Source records
= = = =

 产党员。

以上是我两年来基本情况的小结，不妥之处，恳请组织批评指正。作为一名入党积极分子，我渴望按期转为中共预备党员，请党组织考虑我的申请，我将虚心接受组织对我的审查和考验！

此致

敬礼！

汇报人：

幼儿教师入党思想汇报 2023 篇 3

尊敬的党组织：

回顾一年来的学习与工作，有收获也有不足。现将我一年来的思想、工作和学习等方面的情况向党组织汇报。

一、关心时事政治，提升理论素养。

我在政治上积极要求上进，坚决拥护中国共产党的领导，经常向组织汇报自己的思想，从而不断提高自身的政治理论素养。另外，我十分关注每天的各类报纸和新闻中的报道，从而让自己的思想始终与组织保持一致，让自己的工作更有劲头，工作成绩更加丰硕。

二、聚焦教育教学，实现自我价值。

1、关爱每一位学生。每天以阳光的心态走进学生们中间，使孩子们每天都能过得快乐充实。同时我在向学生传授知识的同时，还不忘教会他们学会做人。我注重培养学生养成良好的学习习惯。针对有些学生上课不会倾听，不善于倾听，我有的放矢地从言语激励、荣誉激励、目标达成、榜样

= = = =

• _TASK INSTRUCTIONS_
Only the lines from the one containing "回顾一年来的学习与工作，有收" through the last line of the entries above should be copied, exactly as written.

• _RESULT FOR THIS TASK_
回顾一年来的学习与工作，有收获也有不足。现将我一年来的思想、工作和学习等方面的情况向党组织汇报。

一、关心时事政治，提升理论素养。

我在政治上积极要求上进，坚决拥护中国共产党的领导，经常向组织汇报自己的思想，从而不断提高自身的政治理论素养。另外，我十分关注每天的各类报纸和新闻中的报道，从而让自己的思想始终与组织保持一致，让自己的工作更有劲头，工作成绩更加丰硕。

二、聚焦教育教学，实现自我价值。

1、关爱每一位学生。每天以阳光的心态走进学生们中间，使孩子们每天都能过得快乐充实。同时我在向学生传授知识的同时，还不忘教会他们学会做人。我注重培养学生养成良好的学习习惯。针对有些学生上课不会倾听，不善于倾听，我有的放矢地从言语激励、荣誉激励、目标达成、榜样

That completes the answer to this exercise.